:: AUFGABENSTELLUNG ::
Führen Sie die Filmkritik zu „Ticker“ im Anschluss an ihren letzten Satz weiter.

:: TEXTAUSZUG ::
"Ticker" hat ein recht hohes Staraufgebot, leider jedoch umsonst. Weiß der Teufel, was Steven Seagal, Tom Sizemore und Dennis Hopper geritten hat, in diesem Film mitzuspielen. Da wäre zum Einen die Handlung, die nicht nur beinahe sinnlos, sondern auch noch löchrig und somit total langweilig ist. Die Dialoge sind zum Haare ausraufen und die Schauspieler laufen eher unmotivert durchs Bild, leider auch die schon erwähnten Stars.
Wenn man nun glaubt, das macht die Action wieder gut, irrt auch hier. Außer einem passablen Anfang, ein paar Explosionen und einen kleinen Kampf im Showdown (ich hatte schon gar nicht mehr damit gerechnet, Seagal doch noch fighten zu sehen, da er ja die ganze Zeit Bomben entschärft), hat der Streifen diesbezüglich nichts zu bieten. Aber selbst diese eine Kampfszene lässt keinen Spaß mehr aufkommen, da alles recht dunkel gehalten ist und die Schnitte sehr schnell gehalten sind und man somit nicht mehr wirklich viel sieht (wenn man nicht eh schon eingeschlafen ist). Das wundert einen um so mehr, da Albert Pyun für die Regie verantwortlich war und er schon mit "Cyborg" oder "Nemesis" bewiesen hat, dass er zumindest gute Actionszenen einfangen kann. Für eine Story hatte er ja noch nie viel übrig...

:: Gesammelte Daten ::
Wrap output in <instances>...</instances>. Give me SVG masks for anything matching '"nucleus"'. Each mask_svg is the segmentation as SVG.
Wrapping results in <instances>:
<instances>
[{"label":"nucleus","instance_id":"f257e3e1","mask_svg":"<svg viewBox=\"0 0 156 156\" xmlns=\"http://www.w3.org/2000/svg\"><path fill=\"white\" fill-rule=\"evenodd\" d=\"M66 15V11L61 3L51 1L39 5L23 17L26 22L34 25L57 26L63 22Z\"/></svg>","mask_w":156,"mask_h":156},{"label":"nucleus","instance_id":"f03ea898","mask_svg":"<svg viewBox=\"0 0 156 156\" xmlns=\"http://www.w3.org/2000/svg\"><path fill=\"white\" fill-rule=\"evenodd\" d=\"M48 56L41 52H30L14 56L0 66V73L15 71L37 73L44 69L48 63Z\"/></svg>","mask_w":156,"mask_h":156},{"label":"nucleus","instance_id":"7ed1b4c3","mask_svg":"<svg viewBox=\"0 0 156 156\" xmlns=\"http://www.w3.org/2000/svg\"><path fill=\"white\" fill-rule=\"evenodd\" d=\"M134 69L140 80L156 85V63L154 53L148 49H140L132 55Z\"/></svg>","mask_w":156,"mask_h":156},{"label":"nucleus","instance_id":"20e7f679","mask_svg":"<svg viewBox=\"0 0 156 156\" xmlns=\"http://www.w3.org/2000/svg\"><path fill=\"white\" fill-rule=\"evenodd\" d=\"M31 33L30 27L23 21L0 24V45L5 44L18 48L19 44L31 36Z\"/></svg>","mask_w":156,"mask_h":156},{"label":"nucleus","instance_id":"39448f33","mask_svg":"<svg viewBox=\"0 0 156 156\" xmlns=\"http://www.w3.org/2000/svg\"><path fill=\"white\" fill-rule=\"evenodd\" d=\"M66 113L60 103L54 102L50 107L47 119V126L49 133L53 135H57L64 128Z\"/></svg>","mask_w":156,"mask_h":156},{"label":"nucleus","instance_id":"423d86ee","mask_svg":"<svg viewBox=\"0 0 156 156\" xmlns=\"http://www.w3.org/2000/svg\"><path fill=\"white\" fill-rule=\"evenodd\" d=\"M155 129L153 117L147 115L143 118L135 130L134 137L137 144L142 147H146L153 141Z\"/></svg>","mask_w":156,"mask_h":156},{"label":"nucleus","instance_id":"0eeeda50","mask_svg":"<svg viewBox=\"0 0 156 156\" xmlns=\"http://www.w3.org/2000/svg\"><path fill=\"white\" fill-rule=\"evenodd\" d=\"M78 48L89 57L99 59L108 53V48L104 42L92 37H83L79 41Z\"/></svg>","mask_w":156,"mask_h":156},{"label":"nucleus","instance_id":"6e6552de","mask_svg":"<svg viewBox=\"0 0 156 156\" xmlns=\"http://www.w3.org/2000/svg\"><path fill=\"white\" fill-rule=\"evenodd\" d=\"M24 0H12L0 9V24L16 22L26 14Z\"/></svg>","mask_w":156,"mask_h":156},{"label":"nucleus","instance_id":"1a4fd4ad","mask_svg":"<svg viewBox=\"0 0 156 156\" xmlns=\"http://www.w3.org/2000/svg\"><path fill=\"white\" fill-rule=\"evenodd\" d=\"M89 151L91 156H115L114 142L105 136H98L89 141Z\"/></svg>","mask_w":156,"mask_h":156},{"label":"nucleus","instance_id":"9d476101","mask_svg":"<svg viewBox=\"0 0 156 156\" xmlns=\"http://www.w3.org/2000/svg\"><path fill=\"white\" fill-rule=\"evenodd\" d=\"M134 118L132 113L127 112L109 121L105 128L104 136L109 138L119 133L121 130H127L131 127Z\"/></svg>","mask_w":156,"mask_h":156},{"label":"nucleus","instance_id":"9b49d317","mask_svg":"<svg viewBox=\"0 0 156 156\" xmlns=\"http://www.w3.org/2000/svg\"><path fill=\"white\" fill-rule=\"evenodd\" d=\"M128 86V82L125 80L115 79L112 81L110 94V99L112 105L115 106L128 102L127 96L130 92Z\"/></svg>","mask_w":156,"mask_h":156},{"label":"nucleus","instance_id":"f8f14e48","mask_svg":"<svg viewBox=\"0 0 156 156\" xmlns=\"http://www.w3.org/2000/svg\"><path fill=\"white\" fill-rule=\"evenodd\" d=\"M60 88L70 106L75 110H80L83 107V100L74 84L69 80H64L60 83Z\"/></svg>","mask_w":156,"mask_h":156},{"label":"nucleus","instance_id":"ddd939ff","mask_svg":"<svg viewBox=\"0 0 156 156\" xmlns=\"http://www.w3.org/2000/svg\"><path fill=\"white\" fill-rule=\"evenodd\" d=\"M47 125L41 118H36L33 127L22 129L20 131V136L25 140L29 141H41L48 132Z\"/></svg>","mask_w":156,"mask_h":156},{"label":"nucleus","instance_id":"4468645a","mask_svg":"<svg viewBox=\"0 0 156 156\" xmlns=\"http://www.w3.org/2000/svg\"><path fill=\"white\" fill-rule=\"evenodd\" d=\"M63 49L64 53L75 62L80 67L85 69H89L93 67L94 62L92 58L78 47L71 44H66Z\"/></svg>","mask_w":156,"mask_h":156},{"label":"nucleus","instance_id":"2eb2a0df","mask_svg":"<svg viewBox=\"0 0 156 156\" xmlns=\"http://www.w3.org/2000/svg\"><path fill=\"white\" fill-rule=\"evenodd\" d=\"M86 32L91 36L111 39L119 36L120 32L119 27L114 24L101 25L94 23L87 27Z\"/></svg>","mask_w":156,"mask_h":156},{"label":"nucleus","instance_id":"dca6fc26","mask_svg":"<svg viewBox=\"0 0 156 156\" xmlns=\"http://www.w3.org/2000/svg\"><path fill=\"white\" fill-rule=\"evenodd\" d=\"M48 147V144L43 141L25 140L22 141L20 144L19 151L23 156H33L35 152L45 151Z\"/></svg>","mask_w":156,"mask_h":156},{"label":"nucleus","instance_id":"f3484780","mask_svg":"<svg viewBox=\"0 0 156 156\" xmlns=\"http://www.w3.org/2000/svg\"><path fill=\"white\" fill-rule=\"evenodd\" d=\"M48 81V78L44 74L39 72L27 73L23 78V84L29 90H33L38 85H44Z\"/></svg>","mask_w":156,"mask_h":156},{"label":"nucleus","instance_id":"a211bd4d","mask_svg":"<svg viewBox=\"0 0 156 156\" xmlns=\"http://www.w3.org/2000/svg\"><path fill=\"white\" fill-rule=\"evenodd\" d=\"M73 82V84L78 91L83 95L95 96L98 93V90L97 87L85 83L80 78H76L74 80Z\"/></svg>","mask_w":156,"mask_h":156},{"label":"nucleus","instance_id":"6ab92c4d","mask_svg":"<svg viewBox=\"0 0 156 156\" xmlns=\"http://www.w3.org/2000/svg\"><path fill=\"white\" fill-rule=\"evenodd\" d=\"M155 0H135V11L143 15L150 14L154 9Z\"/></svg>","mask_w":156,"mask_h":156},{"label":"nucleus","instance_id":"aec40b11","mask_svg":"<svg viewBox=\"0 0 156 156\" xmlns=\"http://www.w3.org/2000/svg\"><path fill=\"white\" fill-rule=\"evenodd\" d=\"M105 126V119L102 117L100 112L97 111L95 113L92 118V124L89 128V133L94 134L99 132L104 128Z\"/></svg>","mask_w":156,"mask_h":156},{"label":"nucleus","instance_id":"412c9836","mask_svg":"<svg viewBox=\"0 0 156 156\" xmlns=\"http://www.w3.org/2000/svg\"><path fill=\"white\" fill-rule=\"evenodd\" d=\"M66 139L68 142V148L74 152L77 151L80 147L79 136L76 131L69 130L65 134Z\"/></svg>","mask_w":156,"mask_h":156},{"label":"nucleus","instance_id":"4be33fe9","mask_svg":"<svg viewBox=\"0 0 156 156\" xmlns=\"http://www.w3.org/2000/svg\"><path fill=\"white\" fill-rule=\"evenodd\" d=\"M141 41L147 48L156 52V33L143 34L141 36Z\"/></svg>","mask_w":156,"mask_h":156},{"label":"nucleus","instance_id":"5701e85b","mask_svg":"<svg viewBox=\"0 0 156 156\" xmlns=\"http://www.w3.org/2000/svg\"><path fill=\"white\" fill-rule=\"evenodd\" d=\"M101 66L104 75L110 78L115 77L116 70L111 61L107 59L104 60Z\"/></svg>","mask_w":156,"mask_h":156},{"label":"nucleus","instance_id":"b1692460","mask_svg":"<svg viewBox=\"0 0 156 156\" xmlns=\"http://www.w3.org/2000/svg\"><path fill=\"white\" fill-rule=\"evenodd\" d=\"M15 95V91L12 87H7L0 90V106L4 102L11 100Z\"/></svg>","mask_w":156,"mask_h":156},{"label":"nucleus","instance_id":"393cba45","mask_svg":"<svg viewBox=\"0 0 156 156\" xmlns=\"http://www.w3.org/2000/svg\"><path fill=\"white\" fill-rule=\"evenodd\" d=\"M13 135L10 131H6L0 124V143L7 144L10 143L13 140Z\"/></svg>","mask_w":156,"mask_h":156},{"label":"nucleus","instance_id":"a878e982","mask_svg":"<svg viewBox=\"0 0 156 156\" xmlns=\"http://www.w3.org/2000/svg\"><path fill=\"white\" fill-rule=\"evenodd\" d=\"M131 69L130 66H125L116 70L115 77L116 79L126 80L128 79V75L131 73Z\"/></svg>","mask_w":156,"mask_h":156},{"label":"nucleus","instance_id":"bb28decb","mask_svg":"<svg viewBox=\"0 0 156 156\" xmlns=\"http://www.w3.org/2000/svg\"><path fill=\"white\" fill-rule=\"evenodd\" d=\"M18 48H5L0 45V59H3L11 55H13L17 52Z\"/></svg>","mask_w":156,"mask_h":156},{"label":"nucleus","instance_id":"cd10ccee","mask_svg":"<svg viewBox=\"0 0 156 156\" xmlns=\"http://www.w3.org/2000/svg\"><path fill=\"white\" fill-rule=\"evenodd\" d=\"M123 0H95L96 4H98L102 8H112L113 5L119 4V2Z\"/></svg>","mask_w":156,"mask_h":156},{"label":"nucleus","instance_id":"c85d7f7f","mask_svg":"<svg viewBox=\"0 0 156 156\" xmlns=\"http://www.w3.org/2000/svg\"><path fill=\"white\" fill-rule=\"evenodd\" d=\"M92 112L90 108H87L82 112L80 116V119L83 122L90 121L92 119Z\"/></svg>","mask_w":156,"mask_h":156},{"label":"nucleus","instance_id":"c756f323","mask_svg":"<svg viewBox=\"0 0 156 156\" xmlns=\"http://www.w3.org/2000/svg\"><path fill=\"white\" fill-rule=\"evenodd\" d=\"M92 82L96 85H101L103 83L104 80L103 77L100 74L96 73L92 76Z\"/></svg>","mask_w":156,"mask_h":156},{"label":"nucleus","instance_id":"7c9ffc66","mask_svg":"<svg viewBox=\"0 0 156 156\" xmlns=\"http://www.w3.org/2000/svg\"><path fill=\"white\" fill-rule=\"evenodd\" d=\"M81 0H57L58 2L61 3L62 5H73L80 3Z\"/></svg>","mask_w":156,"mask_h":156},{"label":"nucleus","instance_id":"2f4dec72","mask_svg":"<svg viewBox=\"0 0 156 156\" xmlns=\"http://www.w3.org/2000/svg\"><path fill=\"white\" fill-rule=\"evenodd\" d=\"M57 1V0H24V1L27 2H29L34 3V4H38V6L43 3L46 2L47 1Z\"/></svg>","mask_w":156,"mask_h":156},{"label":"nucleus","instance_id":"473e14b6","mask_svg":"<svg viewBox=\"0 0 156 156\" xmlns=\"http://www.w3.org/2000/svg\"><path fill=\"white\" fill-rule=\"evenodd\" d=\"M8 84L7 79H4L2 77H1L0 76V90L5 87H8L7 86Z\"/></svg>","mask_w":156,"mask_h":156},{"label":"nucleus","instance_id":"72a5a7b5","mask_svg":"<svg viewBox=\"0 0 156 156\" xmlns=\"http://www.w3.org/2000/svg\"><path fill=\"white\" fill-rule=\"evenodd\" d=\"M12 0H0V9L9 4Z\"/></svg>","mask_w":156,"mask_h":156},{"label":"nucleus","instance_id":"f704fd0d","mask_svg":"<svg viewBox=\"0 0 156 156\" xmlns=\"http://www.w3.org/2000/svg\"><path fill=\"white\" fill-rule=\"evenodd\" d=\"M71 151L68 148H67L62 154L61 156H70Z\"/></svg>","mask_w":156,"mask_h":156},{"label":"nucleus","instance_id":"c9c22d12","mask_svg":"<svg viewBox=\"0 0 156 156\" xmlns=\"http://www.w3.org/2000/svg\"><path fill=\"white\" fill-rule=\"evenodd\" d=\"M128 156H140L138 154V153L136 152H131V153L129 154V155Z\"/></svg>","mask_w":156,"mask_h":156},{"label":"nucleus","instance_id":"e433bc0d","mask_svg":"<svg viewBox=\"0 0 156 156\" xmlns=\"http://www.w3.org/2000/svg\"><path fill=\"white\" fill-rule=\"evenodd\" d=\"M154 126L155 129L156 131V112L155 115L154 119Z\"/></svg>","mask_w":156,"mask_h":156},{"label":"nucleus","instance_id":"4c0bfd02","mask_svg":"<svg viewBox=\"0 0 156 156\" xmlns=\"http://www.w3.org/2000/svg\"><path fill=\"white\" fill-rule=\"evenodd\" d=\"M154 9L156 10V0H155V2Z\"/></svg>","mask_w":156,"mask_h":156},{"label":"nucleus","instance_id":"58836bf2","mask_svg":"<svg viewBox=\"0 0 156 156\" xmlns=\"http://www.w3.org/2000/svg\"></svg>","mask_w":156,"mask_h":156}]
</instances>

:: LÖSUNG ::
Wer eine Schlaftablette braucht kann bei diesem Streifen zugreifen, ansonsten ist er nur den ganz harten Seagalfans zu empfehlen, die wirklich alles von ihm sehen müssen. Für diese noch ein kleiner Tipp: Schaut euch den Anfang an und das Ende, zwischendurch verpasst ihr nichts! Ansonsten: Macht einen großen Bogen um diesen Film!